When fractures fail to heal, spinal bones need to be fused or a patient loses a great deal of bone in a traumatic injury, a surgeon’s go-to repair option is bone grafting. The procedure involves the transplant of bone, often harvested from the patient’s own pelvis or from a deceased donor. It can be painful and costly, and it doesn’t always work.

“We have cases that require multiple bone graft surgeries, because we are relying on the patient’s body to respond to the biological signals provided by the grafted bone,” says Keck Medicine orthopaedic surgeon Jay R. Lieberman. “If you have to operate on a limb two or three times, the chance of success goes down and the costs go up. Not to mention the discomfort for the patient.”

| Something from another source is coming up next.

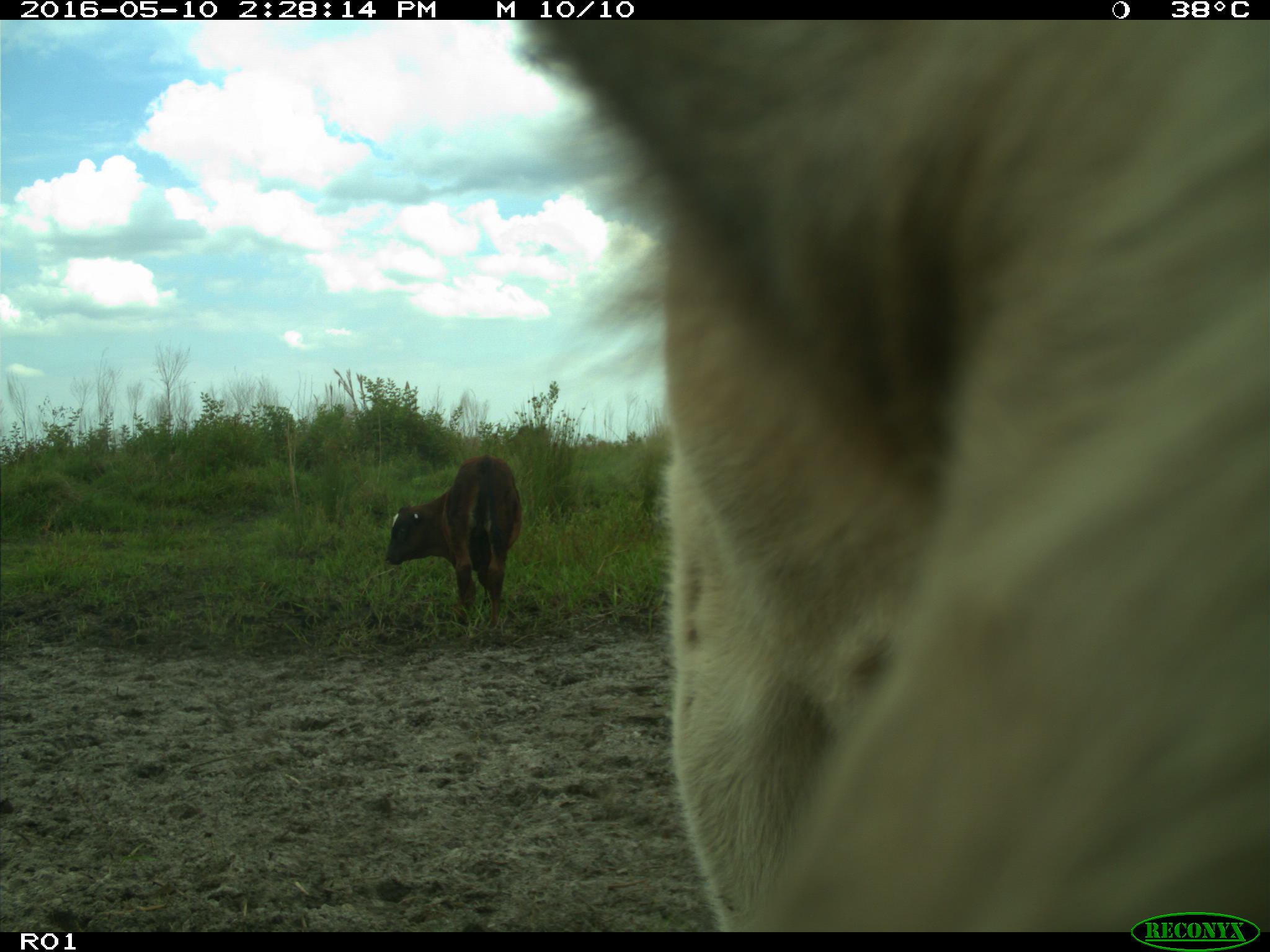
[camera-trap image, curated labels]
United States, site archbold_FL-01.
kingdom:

For Lieberman, chair of the Department of Orthopaedic Surgery in the Keck School of Medicine of USC, there had to be a better way. Now, with support from a five year, $2.2 million National Institutes of Health grant, he is exploring gene therapy as a possible alternative treatment in difficult bone repair cases.

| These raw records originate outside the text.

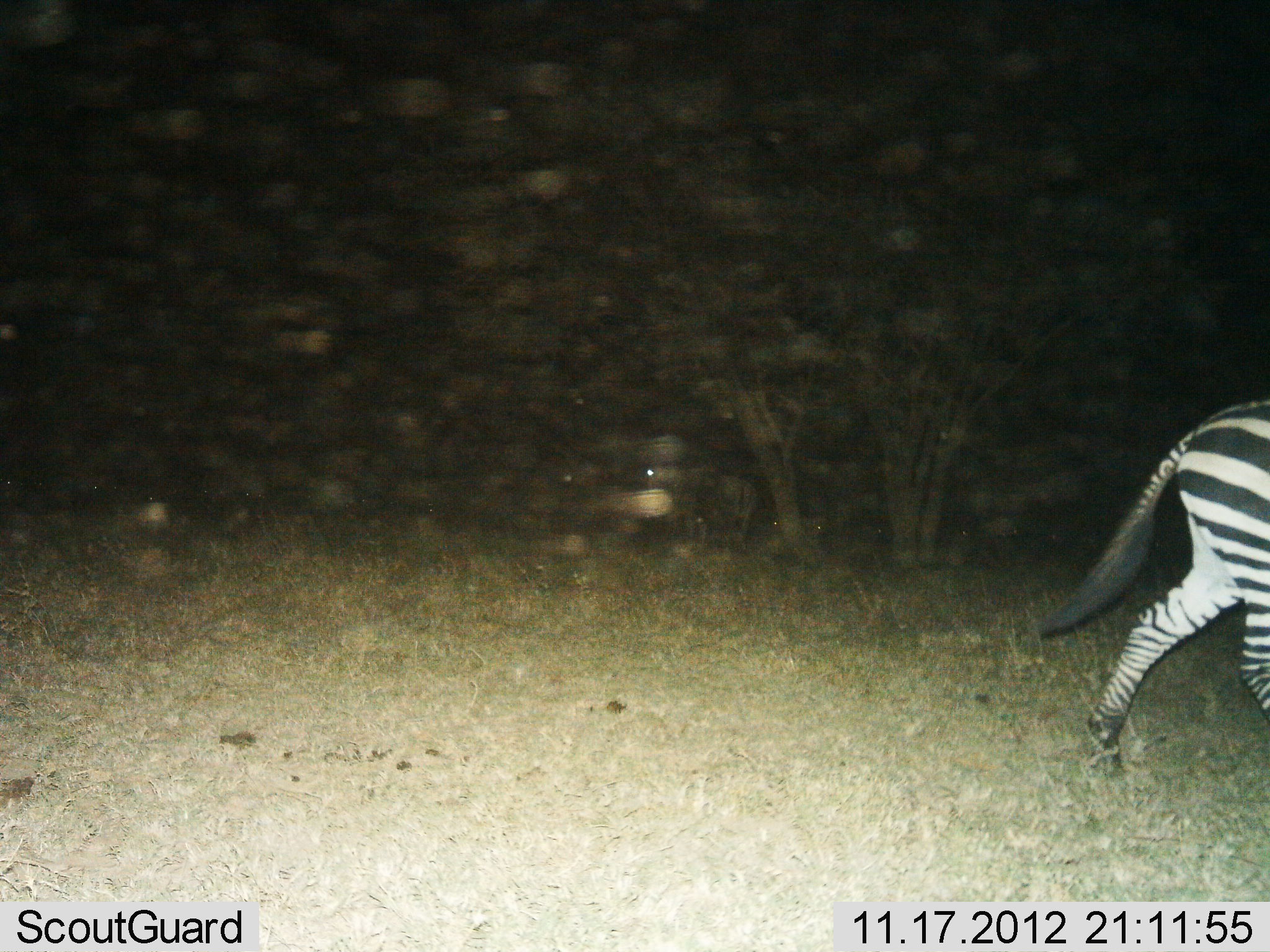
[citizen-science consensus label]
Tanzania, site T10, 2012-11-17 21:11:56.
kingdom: Animalia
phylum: Chordata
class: Mammalia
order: Perissodactyla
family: Equidae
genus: Equus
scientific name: Equus quagga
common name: plains zebra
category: zebra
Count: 1.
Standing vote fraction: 18%.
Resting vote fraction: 0%.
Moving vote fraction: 91%.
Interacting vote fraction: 9%.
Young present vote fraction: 0%.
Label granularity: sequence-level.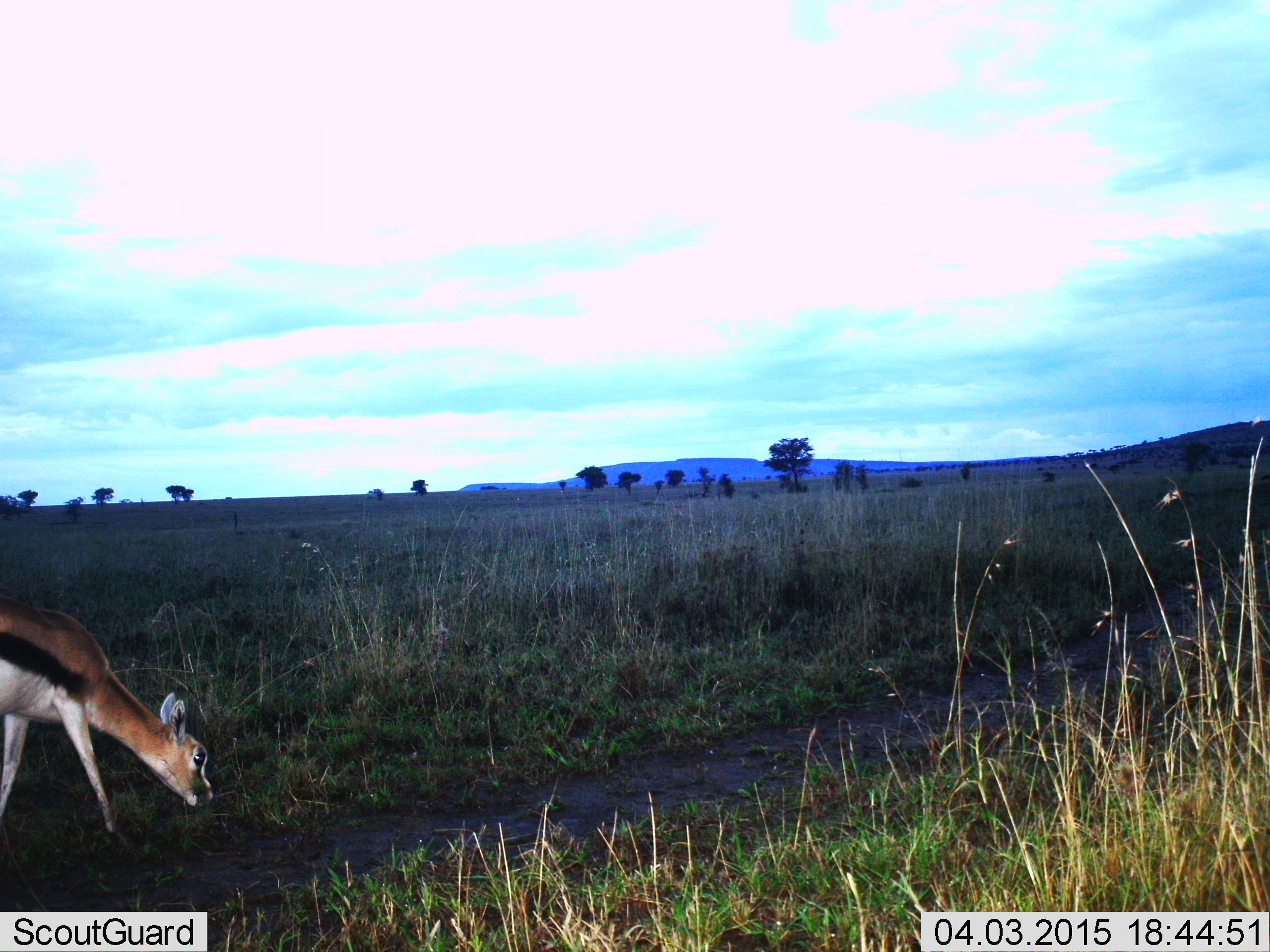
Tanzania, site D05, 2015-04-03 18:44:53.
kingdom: Animalia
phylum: Chordata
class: Mammalia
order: Artiodactyla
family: Bovidae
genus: Eudorcas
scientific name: Eudorcas thomsonii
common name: thomson's gazelle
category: gazellethomsons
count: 1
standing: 0%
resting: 0%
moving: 0%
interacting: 0%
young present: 0%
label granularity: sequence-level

His team will genetically modify human bone marrow cells—extracted from patients undergoing total hip replacement surgery—to overproduce a bone growth factor called bone morphogenetic protein, or BMP. The modified cells will be injected into rats in the lab to see whether they help heal large fractures.

With 3-D printing, you could take a CT scan of the bone and then produce a scaffold that can fit the bone defect as if doing a jigsaw puzzle.

Jay Lieberman

The study will determine the therapy’s potential effectiveness and establish a dosing model that could be scaled up for use in humans and assessed for any problems.

If the cells produce too much BMP, it could lead to excessive bone growth, Lieberman says. He doubts that will be a significant risk, though, since the modified cells should die off quickly, resulting in “two to three months of protein production, not years.”

A critical step toward developing potential human therapies, the study also points to exciting future possibilities involving a combination of gene therapy and tissue engineering.

For example, a scaffold—made from critical elements found in bone like calcium phosphate—could be 3-D printed to match a missing section of bone. The scaffold would then be implanted into the bone defect and loaded with the genetically modified cells. The cells would spur bone growth over the scaffold, eventually filling in the missing bone.

“With 3-D printing, you could take a CT scan of the bone and then produce a scaffold that can fit the bone defect as if doing a jigsaw puzzle,” Lieberman says. “In two or three months you could have new bone—without any graft needed.”

If Lieberman’s study proves successful, his proposed gene therapy could move forward to a Phase I clinical safety trial in humans. But the information he’s gathering now is already informing patient care.

“It’s affected the way I review bone repair problems,” Lieberman says. “That’s the advantage of doing translational research. It makes you think about multiple treatment options, not just the ones in front of you. As long as you keep your eyes open, opportunities arise to benefit patients.”